The impact is reverberating through supply chains. YMTC
cannot build production lines with foreign components, which means it
is having to cancel orders for Chinese equipment, too, that would have
gone into the same lines. It has reportedly cut orders from one local
firm by 70%. It may in time be unable to fulfil orders for chips from
Chinese customers. In January it began laying off workers and asked
former staff to repay generous housing subsidies. Disgruntled former
employees claim it is desperately trying to save cash and that its
troubles stem from the sanctions.
The
ultimate effect of all this will be to set back China’s chip industry.

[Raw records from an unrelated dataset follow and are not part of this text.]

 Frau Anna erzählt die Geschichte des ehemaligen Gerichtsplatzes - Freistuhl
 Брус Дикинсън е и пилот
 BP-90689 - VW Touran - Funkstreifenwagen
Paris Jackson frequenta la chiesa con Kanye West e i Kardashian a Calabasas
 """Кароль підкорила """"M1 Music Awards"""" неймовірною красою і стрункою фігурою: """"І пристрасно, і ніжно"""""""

International Business Strategies, a consultancy, had previously
estimated that Chinese firms would be making more than half of the chips
their country needed by 2030. After the American sanctions came into
effect, it lowered that forecast to 33%.
This
is just what America’s policymakers want. The latest sanctions are
different from past measures against China, Russia and, during the cold
war, the Soviet Union. They seek to deny China access not just to
advanced weapons or narrowly defined technologies, but to undermine
whole industries. In a speech in September Jake Sullivan, America’s
national security adviser, explained that the government wanted to
hobble China’s capabilities in “foundational technologies” such as
artificial intelligence, biotech and clean energy, to allow America to
maintain as much of an edge as possible in these areas. Some call this
plan the “Sullivan doctrine”.
FDPRgy-bargy
So far, America’s main technique for hobbling Chinese industry has been export controls using “foreign direct product rules” (FDPRs).

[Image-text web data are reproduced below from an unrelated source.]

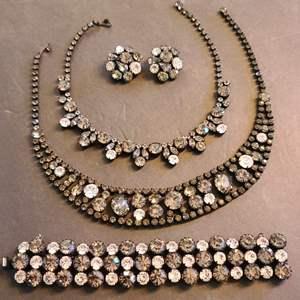 Lot # 220 VTG Regency Jewelry Set #2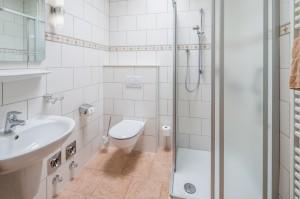 Whg. 1 Bad mit Dusche und WC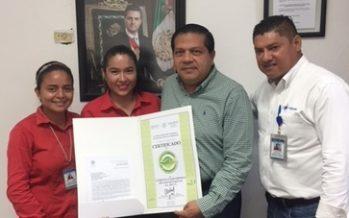 Entregan certificado de calidad ambiental a Cómputo y electrónica de Coatzacoalcos, SA. De C.V.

These orders, issued by the Department of Commerce, can be used to
restrict the sale not just of goods made in America but also of any item
made anywhere using American intellectual property. Firms that break
the rules risk prosecution if they do business in America and crippling
sanctions even if they do not.
The FDPR that has spurred chip-smuggling and upended YMTC
was issued in October. In keeping with the Sullivan doctrine, it
attempts to cut China off from the most advanced chips involved in the
machine learning that underpins all ai. It also bars
American engineers, and even Chinese nationals with American green
cards, from working at many Chinese chip companies. This abrupt
escalation, says Joerg Wuttke of the European Union Chamber of Commerce
in Beijing, was tantamount to “a declaration of tech war”.
In fact, the war had already begun. America has been cudgelling Huawei, a Chinese tech firm, with various weapons, including an FDPR,
since 2019. Donald Trump, the previous president, attempted to force
ByteDance, another Chinese firm, to sell TikTok, an app adored by teens
around the world. But America’s assault is clearly intensifying.
Congress has been loudly debating a ban on TikTok.
The mandarins of the commerce department and the Treasury have many
more potential sanctions up their sleeves. China, meanwhile, will not
sit idly by as its industries are pummelled. And, as in any conflict,
bystanders are being pulled into the fight.
How
far will the battle escalate and how severe will the damage be? At the
very least, the fighting will force a drastic reorganisation of supply
chains in the $570bn market for computer chips. It may well spill into
other industries such as clean technology, biotech and even agriculture.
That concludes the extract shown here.